For each patient, 3D FLAIR images have been acquired at two time points, with varying interval of time between the two scans. Those images were then registered in the intermediate space between the two time points. First, the transformation to go from the space of the first time point to the space of the second time point was computed. Then, half of this transformation was applied on the first time point, and half of the opposite transformation was applied on the second time point. In this way, both images have similar interpolation artifacts.

4 experts manually segmented new Multiple Sclerosis lesions (lesions appearing on the second time point, but not the first). All lesions delineated by three of four experts were selected, and another expert reviewed the remaining lesions (those delineated by two or less experts) to validate or reject them. A voxel wise majority voting was applied to create the final consensus masks. In other words, each lesion voxel is considered as part of a lesion if half or more of the concerned experts delineated the voxel. For example, if a lesion was segmented by three experts, all lesion voxels delineated by two or more experts were validated as lesion voxels ; but not the ones delineated by a single expert. Similarly, if a lesion was segmented by two experts, all of the lesion voxels were validated as lesion voxels.

The dataset is split in one training set and one testing set, in such way that 60% of the lesions belong to the testing set.

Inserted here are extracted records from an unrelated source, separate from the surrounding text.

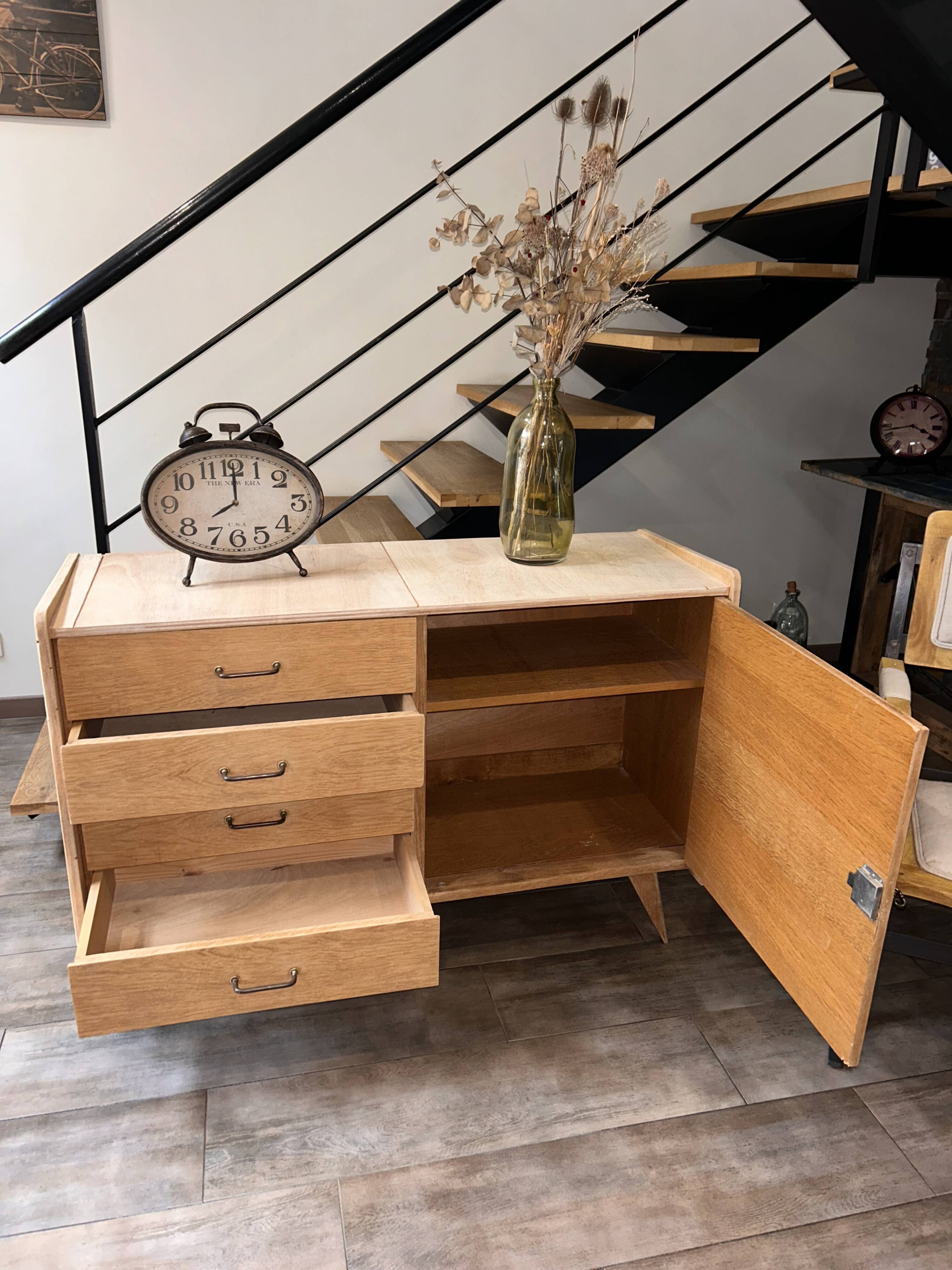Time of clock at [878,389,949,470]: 3:42
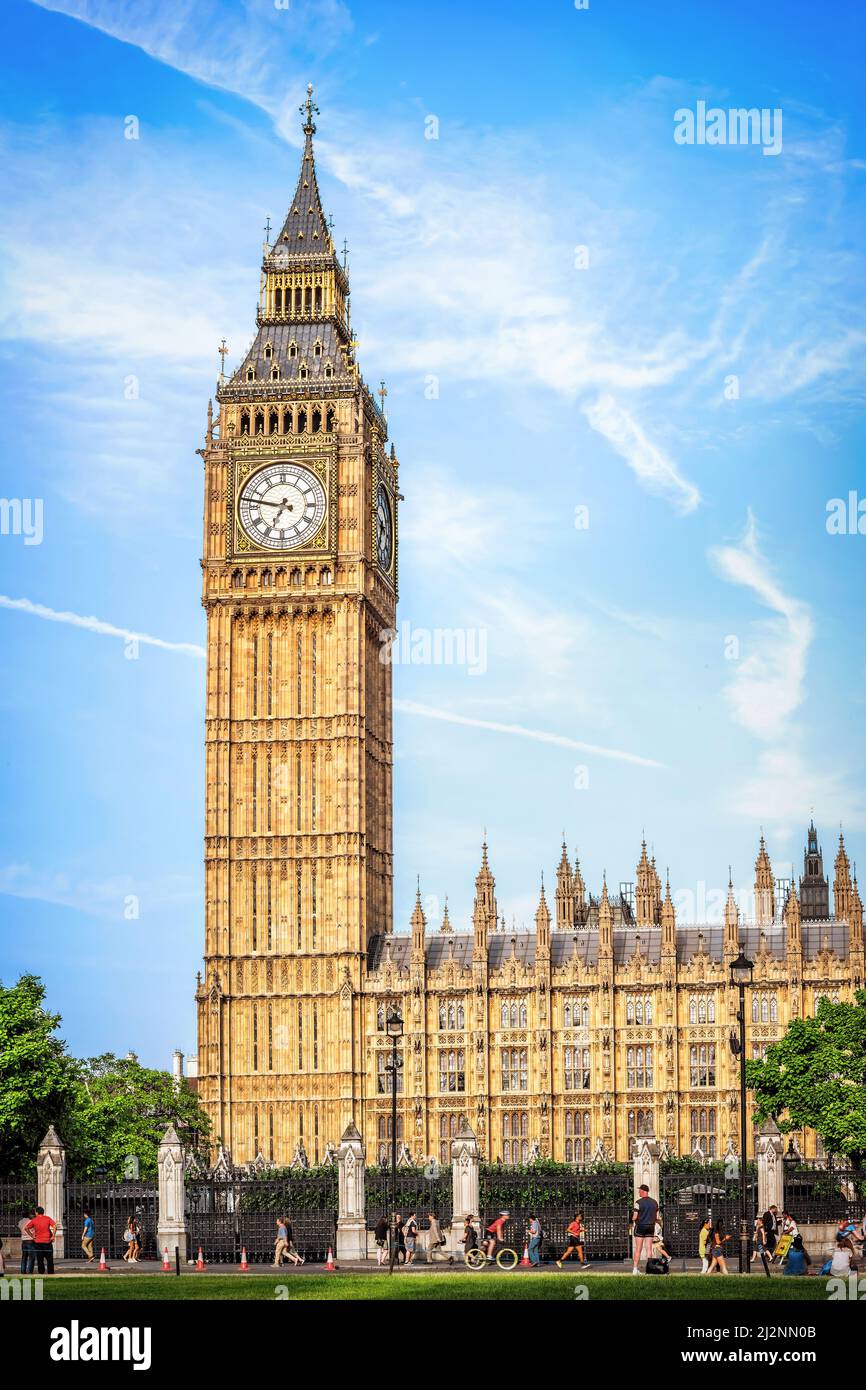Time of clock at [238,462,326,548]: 6:47
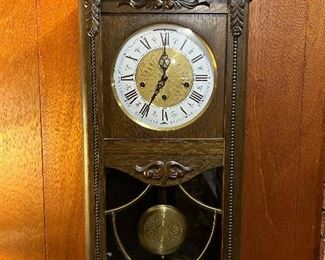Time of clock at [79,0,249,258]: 7:00
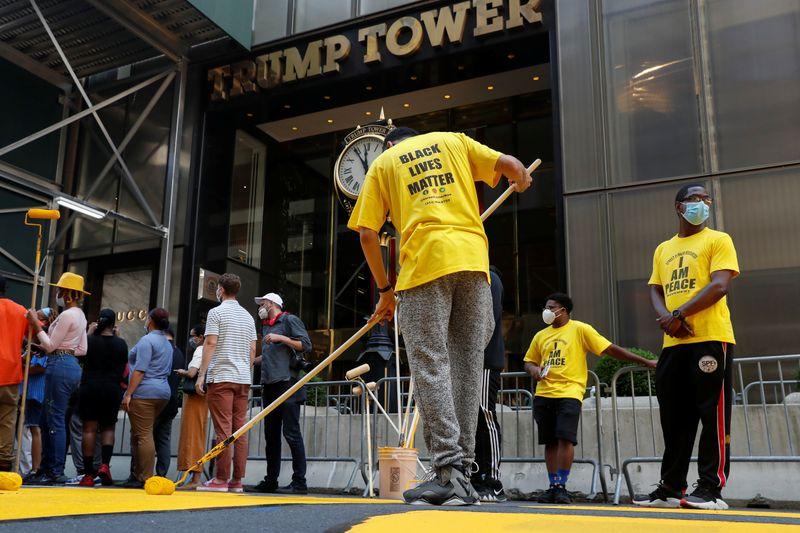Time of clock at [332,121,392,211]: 11:54
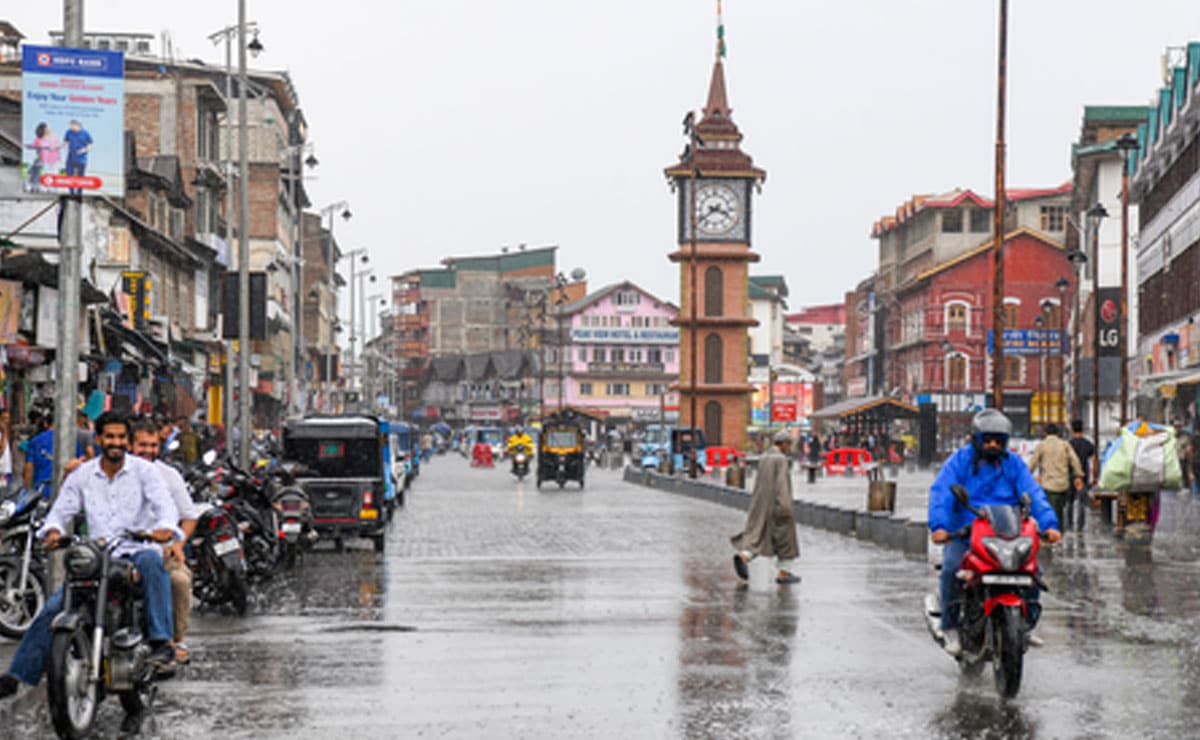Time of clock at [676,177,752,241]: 3:39
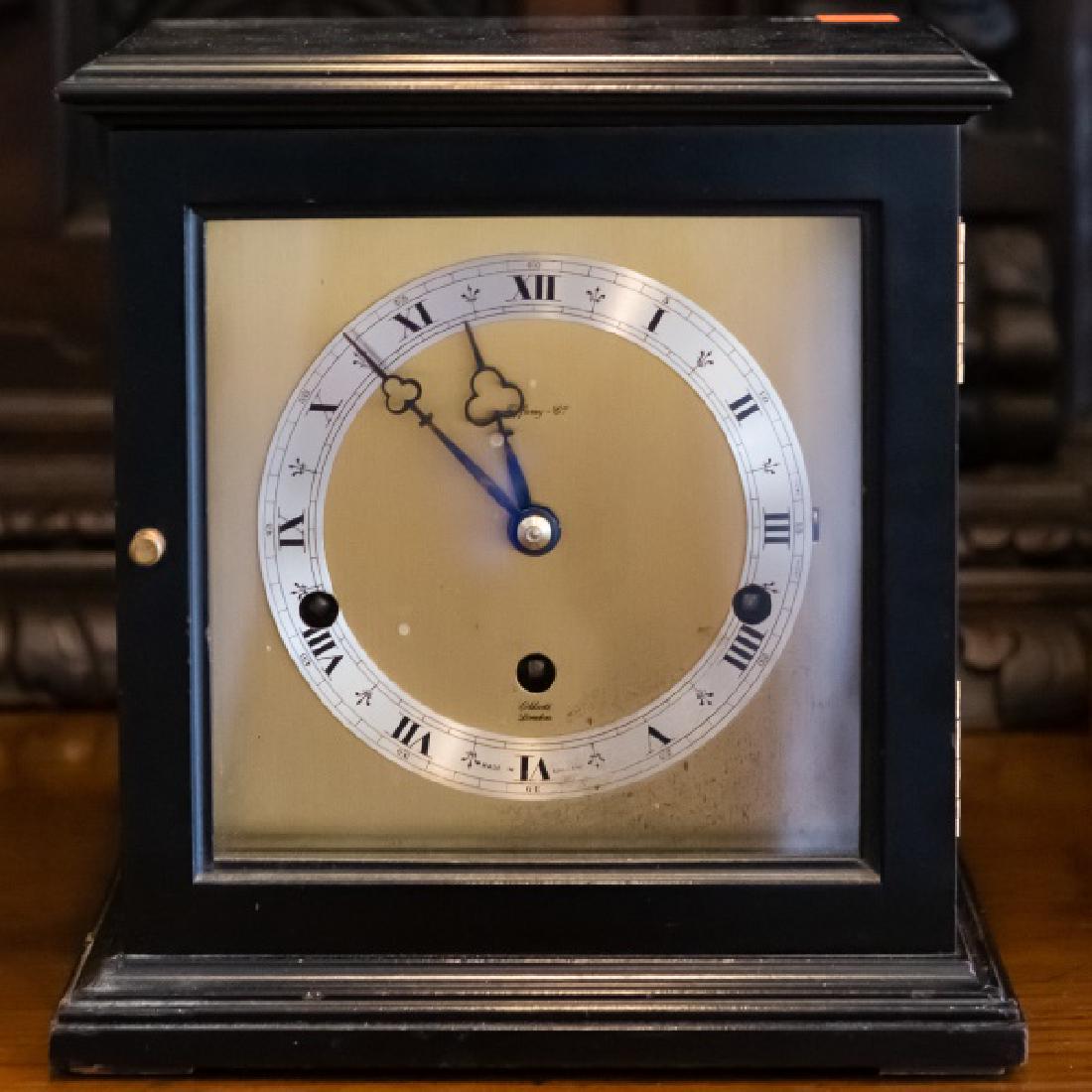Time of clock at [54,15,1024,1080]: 11:52
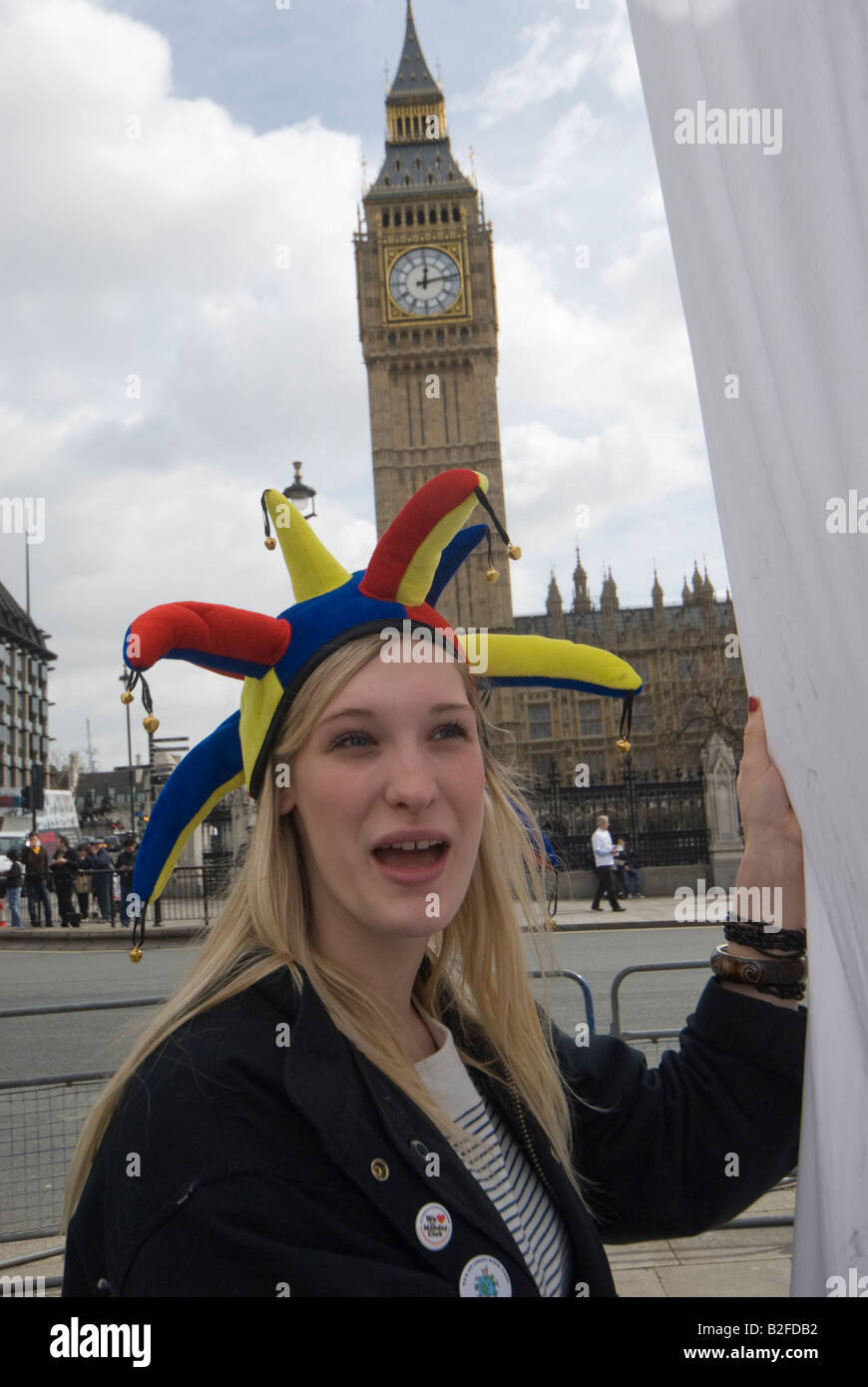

The files follow this structure:

/OFSEP_GT/training/
├── 013
│   ├── flair_time01_on_middle_space.nii.gz
│   ├── flair_time02_on_middle_space.nii.gz
│   ├── ground_truth_expert1.nii.gz
│   ├── ground_truth_expert2.nii.gz
│   ├── ground_truth_expert3.nii.gz
│   ├── ground_truth_expert4.nii.gz
│   └── ground_truth.nii.gz
├── 015
│   ├── flair_time01_on_middle_space.nii.gz
│   ├── flair_time02_on_middle_space.nii.gz
│   ├── ground_truth_expert1.nii.gz
│   ├── ground_truth_expert2.nii.gz
│   ├── ground_truth_expert3.nii.gz
│   ├── ground_truth_expert4.nii.gz
│   └── ground_truth.nii.gz
├── 016
...

where:

  • flair_time01_on_middle_space.nii.gz and flair_time02_on_middle_space.nii.gz are the 3D FLAIR images at two time points.
  • ground_truth_expertN.nii.gz (where N goes from 1 to 4) are the original segmentations of each experts,
  • and ground_truth.nii.gz is the consensus.

Instructions to preprocess the data with anima can be found in the dedicated repository.